START Supplied information
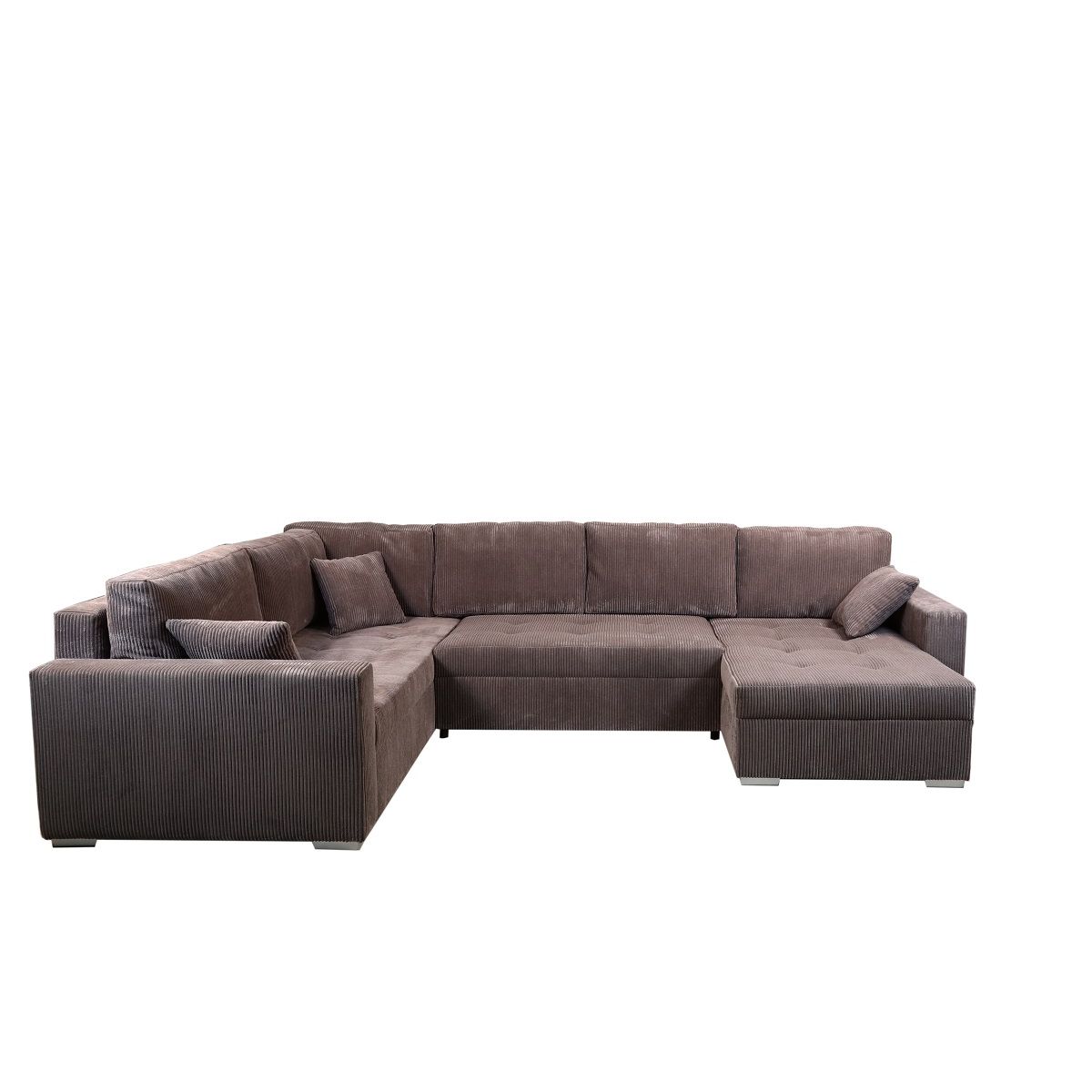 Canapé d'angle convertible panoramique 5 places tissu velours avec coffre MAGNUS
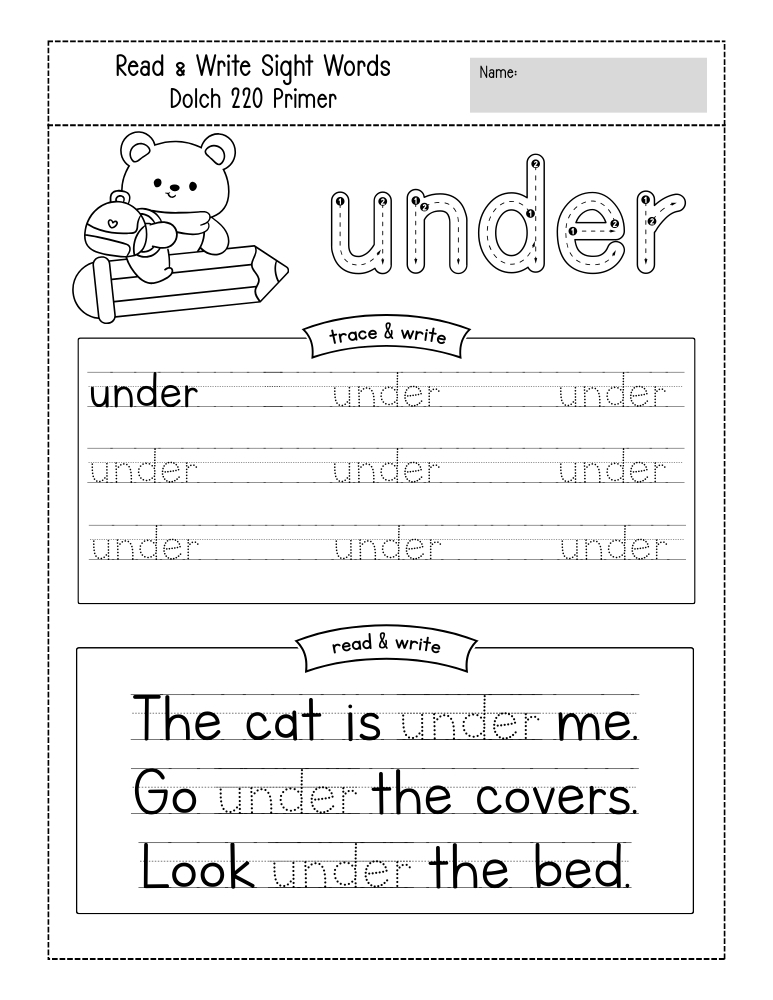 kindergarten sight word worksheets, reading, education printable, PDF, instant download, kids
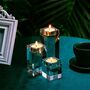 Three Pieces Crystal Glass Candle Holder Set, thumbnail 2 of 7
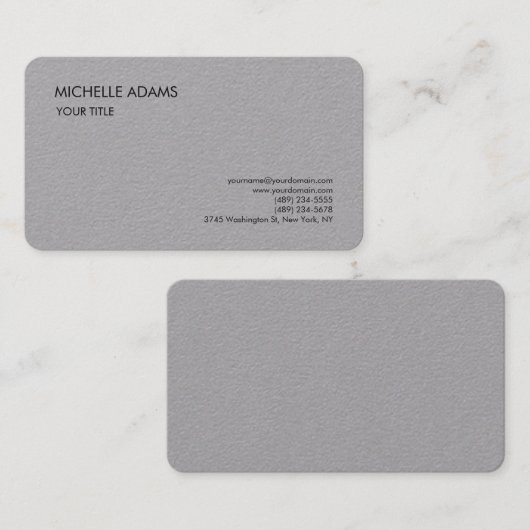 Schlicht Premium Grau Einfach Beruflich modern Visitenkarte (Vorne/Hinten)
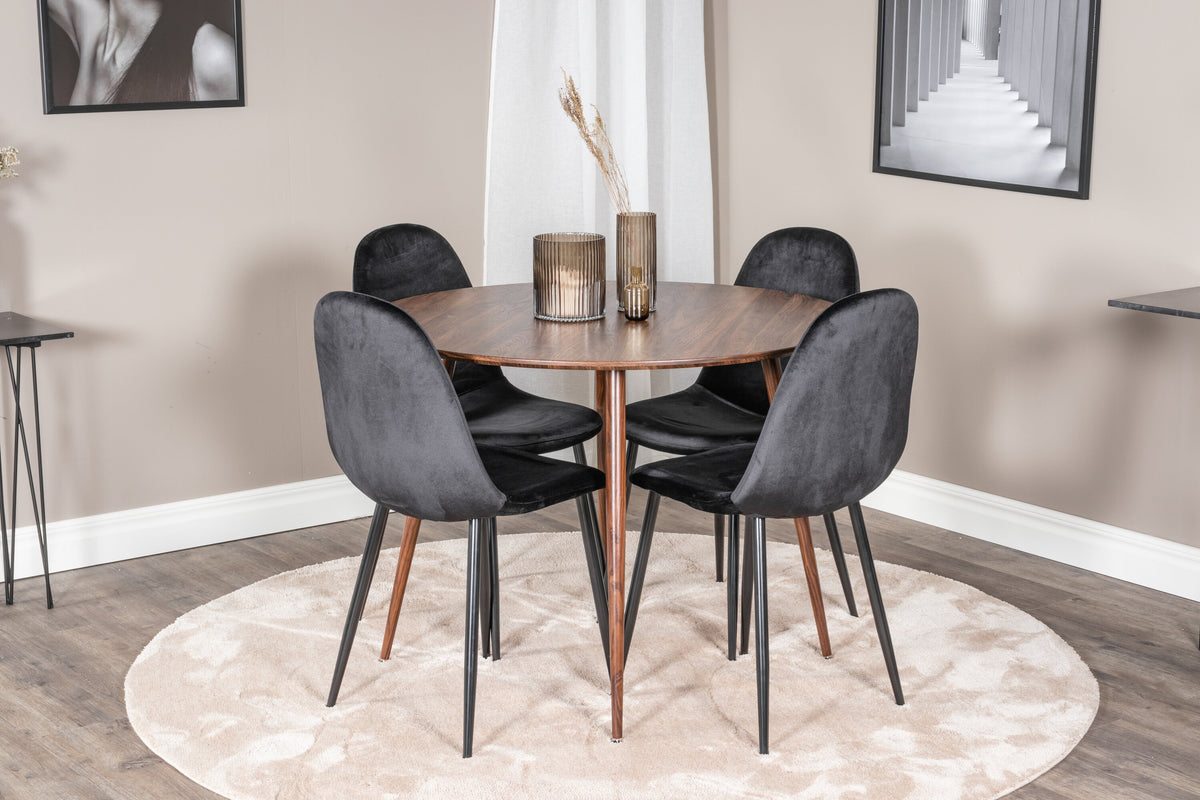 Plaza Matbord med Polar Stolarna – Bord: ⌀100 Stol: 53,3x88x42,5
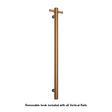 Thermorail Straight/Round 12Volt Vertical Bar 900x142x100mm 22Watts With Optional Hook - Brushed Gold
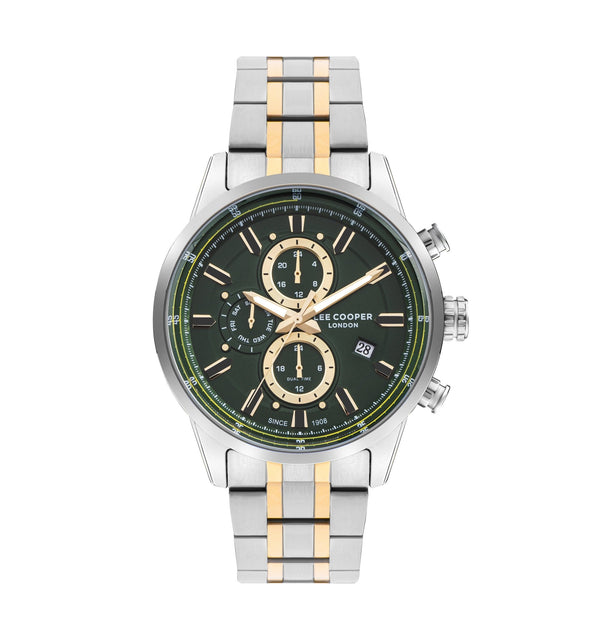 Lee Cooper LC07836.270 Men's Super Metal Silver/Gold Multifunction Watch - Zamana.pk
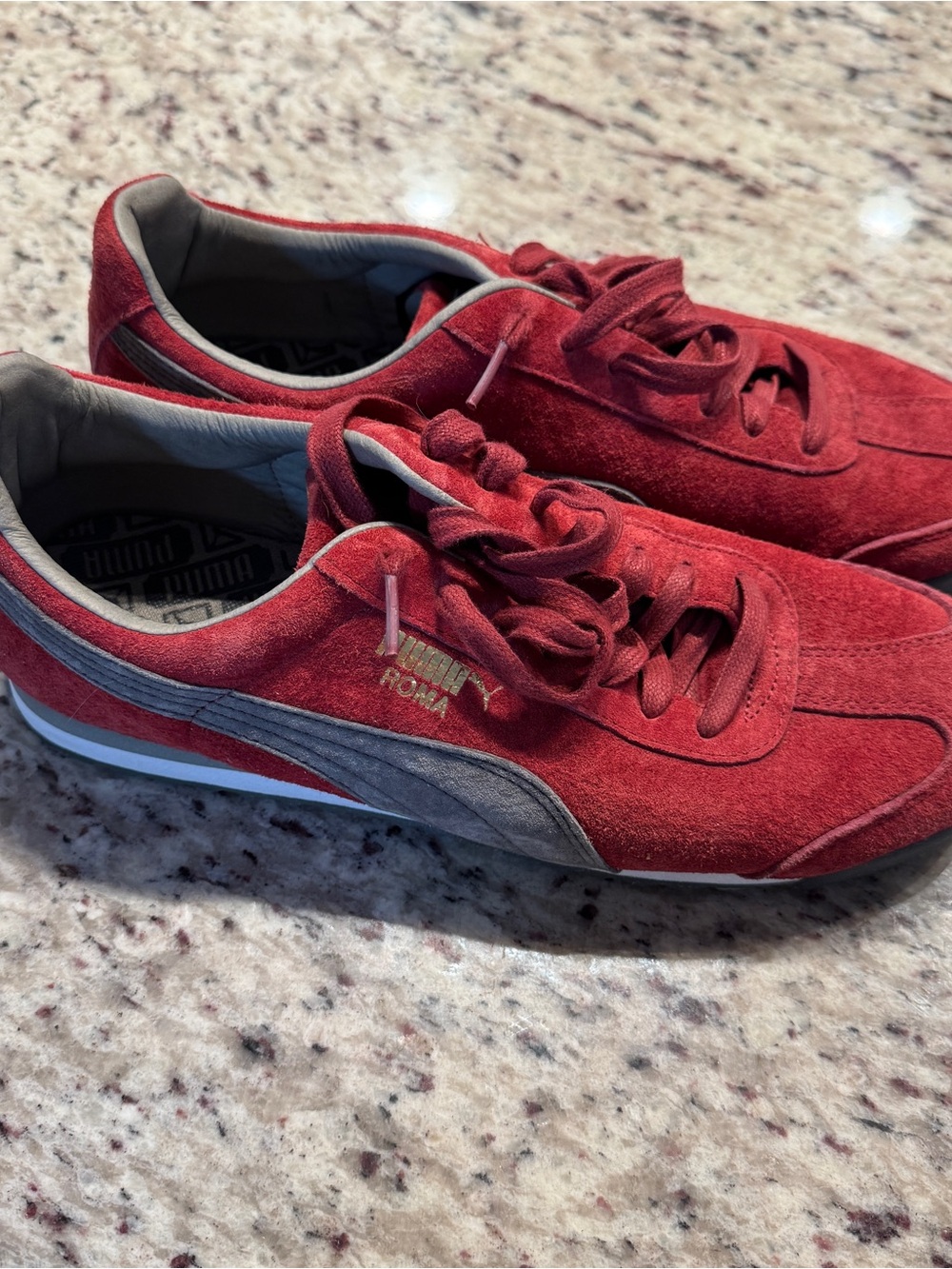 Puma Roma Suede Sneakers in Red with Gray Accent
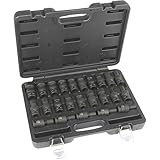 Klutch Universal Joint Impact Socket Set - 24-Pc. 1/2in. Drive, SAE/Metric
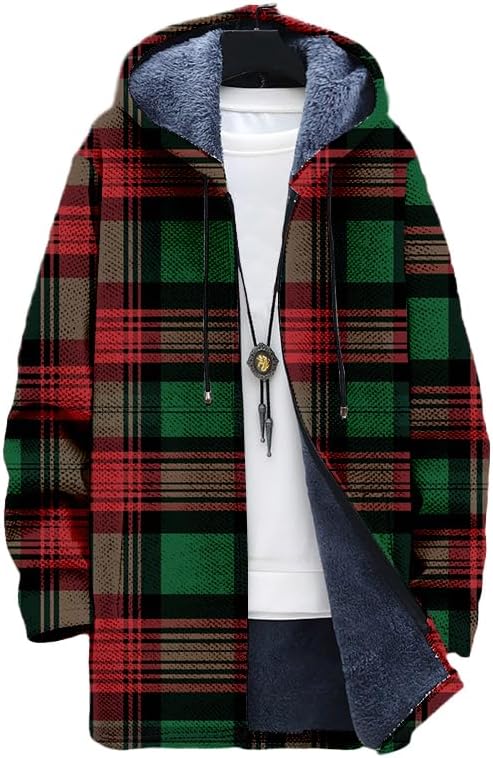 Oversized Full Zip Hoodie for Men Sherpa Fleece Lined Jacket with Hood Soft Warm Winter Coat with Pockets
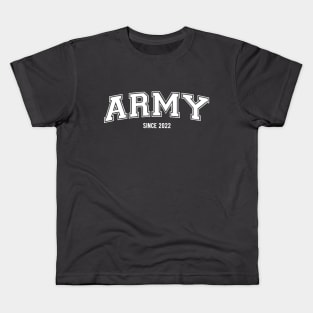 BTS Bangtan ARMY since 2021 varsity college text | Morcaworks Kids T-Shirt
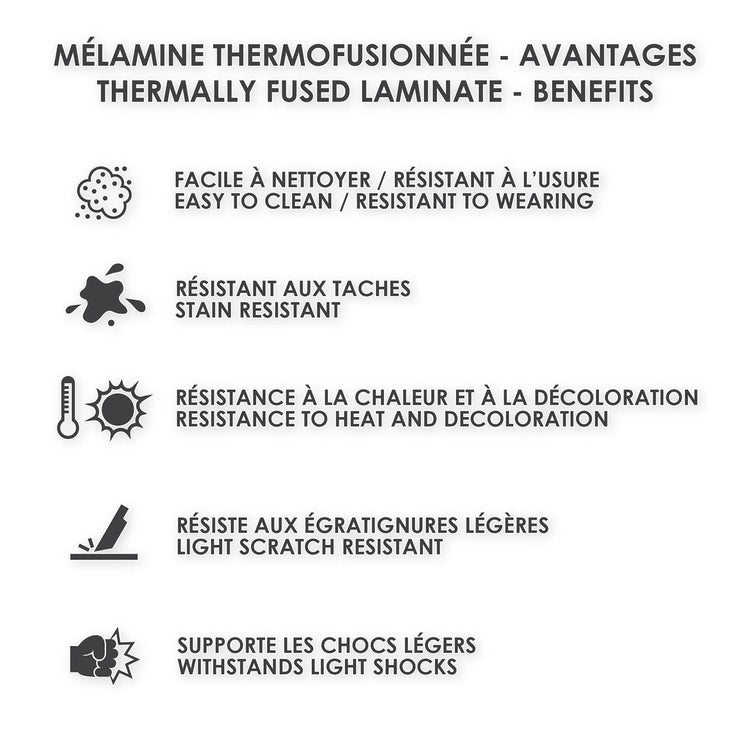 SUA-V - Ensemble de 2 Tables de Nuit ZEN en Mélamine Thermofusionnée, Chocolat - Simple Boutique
END Supplied information
Required work. Could you retype exactly the lines running from the one with "BTS Bangtan ARMY" to the end of the material above, pictures omitted?

Task answer.
 BTS Bangtan ARMY since 2021 varsity college text | Morcaworks Kids T-Shirt
 SUA-V - Ensemble de 2 Tables de Nuit ZEN en Mélamine Thermofusionnée, Chocolat - Simple Boutique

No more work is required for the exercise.